It would help if you retyped the data exactly, leaving out the pictures.

=======

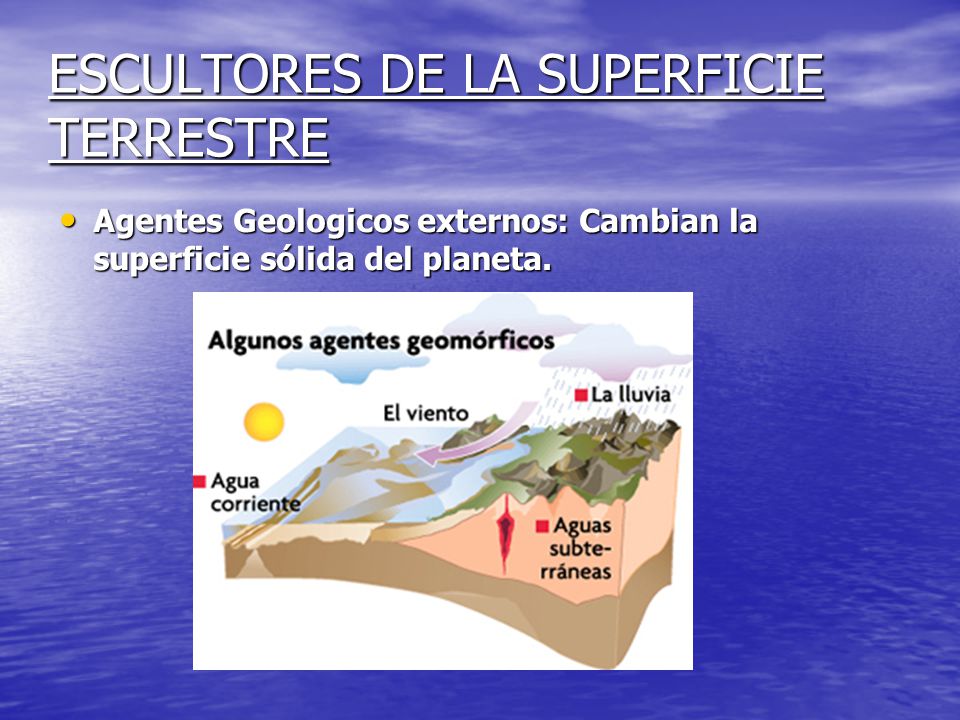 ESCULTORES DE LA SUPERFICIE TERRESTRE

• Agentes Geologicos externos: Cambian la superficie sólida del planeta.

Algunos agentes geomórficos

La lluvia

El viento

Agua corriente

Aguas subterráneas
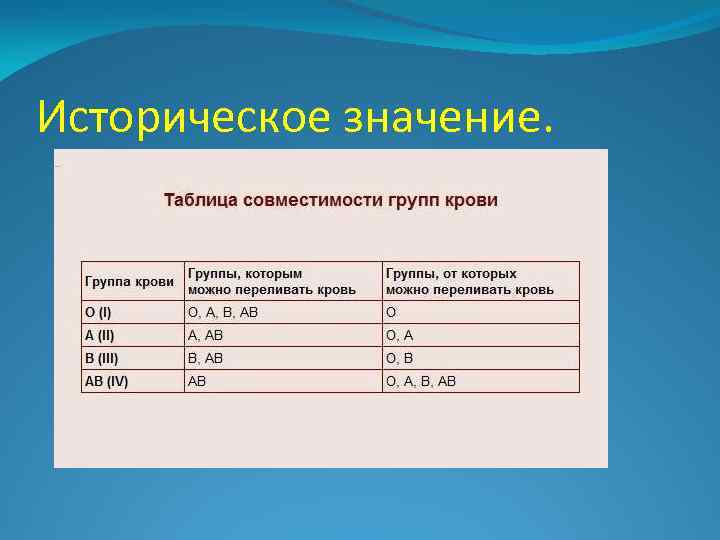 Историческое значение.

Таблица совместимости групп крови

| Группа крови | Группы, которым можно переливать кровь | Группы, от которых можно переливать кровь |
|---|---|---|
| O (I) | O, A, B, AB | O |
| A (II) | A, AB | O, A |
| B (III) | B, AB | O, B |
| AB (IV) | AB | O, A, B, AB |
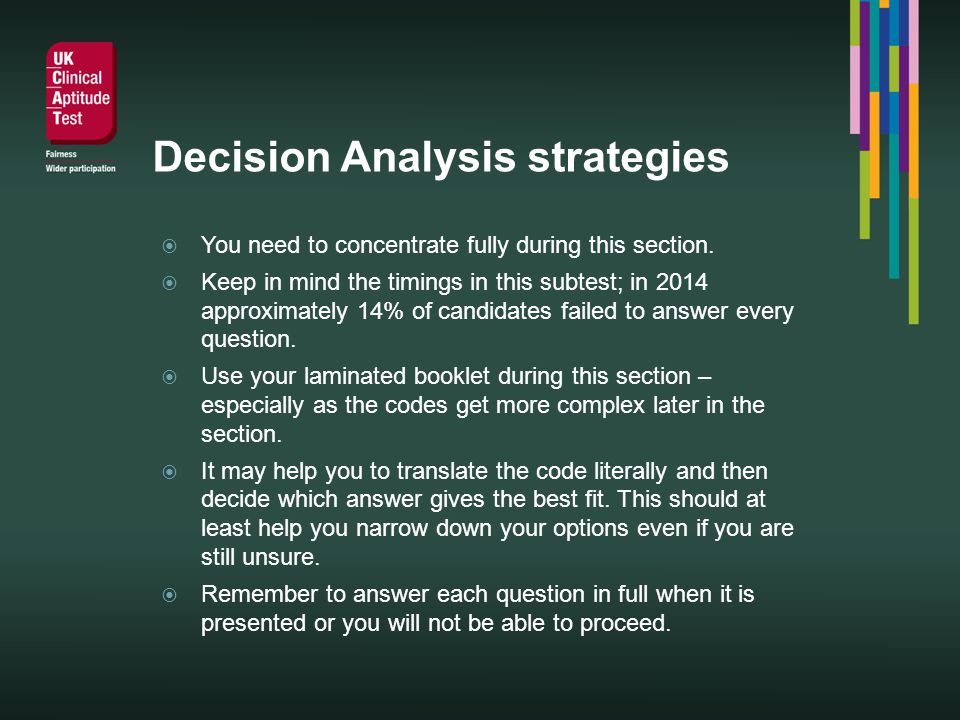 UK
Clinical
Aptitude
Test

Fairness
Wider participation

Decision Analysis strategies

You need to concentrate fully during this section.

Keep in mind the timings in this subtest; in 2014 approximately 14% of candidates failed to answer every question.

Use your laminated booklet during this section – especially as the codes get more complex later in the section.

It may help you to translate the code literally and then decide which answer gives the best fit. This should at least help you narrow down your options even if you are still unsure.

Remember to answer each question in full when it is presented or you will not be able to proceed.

=======

[Response to the exercise]
 ESCULTORES DE LA SUPERFICIE TERRESTRE

• Agentes Geologicos externos: Cambian la superficie sólida del planeta.

Algunos agentes geomórficos

La lluvia

El viento

Agua corriente

Aguas subterráneas
 Историческое значение.

Таблица совместимости групп крови

| Группа крови | Группы, которым можно переливать кровь | Группы, от которых можно переливать кровь |
|---|---|---|
| O (I) | O, A, B, AB | O |
| A (II) | A, AB | O, A |
| B (III) | B, AB | O, B |
| AB (IV) | AB | O, A, B, AB |
 UK
Clinical
Aptitude
Test

Fairness
Wider participation

Decision Analysis strategies

You need to concentrate fully during this section.

Keep in mind the timings in this subtest; in 2014 approximately 14% of candidates failed to answer every question.

Use your laminated booklet during this section – especially as the codes get more complex later in the section.

It may help you to translate the code literally and then decide which answer gives the best fit. This should at least help you narrow down your options even if you are still unsure.

Remember to answer each question in full when it is presented or you will not be able to proceed.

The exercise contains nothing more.